When I rang them the girl on the phone quoted a price that was €28 dearer than the price shown on their own website. When I informed her of this she just said 'oh, well thats the price they are here'

I told her I would prefer to order them online and could she give me my prescription. She said she would post it out. I needed to order them today so I asked her if she could tell me my prescription over the phone as well as posting it out, but apparently thats classified information, no was the answer. (It would have been checked against my order anyway)

This will be my third time ringing back but I'm tempted to ask her to scan the prescription and email it to me but then thats probably too high tech for her.

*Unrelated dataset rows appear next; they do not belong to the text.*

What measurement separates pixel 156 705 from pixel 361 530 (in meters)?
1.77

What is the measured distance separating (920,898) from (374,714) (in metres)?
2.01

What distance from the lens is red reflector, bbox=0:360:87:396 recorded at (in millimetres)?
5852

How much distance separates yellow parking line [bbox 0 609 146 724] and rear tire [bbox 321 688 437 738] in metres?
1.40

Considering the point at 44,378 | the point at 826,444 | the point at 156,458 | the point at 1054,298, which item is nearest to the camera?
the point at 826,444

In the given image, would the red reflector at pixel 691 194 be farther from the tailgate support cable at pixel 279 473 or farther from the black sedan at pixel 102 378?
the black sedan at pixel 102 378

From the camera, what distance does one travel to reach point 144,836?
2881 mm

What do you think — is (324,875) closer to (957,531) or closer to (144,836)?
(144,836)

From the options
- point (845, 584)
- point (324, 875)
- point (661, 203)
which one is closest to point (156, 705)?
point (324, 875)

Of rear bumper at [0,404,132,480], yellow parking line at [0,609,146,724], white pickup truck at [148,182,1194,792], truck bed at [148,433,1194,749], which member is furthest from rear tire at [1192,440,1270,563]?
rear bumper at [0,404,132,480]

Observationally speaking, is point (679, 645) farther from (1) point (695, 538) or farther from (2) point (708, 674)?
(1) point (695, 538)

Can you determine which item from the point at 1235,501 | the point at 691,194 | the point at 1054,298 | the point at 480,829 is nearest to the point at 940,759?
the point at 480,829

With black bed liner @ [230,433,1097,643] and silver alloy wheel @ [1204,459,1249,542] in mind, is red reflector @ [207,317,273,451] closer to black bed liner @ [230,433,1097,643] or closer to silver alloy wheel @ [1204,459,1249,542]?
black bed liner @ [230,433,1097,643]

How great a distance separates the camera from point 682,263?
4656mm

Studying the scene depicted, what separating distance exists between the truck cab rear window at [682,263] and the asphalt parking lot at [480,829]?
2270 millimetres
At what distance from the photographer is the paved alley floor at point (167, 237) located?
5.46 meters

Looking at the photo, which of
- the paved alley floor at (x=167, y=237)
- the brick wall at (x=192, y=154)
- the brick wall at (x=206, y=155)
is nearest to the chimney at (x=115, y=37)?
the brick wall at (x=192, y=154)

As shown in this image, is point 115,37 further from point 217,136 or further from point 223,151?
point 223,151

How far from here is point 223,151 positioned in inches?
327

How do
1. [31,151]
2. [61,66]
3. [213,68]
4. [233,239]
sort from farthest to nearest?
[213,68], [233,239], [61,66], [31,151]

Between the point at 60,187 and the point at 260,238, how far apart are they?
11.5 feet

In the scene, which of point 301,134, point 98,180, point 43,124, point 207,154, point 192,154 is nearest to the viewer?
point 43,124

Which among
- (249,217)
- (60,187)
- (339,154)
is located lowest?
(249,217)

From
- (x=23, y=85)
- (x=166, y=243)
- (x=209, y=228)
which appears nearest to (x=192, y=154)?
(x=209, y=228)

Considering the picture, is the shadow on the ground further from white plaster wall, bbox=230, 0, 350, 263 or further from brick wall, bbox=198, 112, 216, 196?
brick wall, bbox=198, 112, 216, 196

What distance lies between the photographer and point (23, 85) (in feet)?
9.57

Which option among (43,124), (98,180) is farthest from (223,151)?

Bad customer service, feel like changing opticians now.

Should I ring back?


----------



## Megan (1 Aug 2007)

the same thing happened to me. I found my contacts cheaper on line then in my Specsave store. When I pointed this out they said they would match the online price. Go into the shop and talk to the manager.


----------



## demoivre (2 Aug 2007)

> The only thing I did differently this time was to check their website and found a link to buy online. To do this I would have had to have my prescription



According to Specsaver's online ordering system "*If you are an existing Specsavers Opticians customer: *   we will automatically verify your prescription from our records, so you do not need to send it to us"


----------



## whistler (2 Aug 2007)

demoivre said:


> According to Specsaver's online ordering system "*If you are an existing Specsavers Opticians customer: *we will automatically verify your prescription from our records, so you do not need to send it to us"


 
Thats true but to process the order you need to put in 'a' prescription. Since I would only be guessing, I would not trust them to send me out the right one.


----------



## comanche (2 Aug 2007)

whistler said:


> Thats true but to process the order you need to put in 'a' prescription. Since I would only be guessing, I would not trust them to send me out the right one.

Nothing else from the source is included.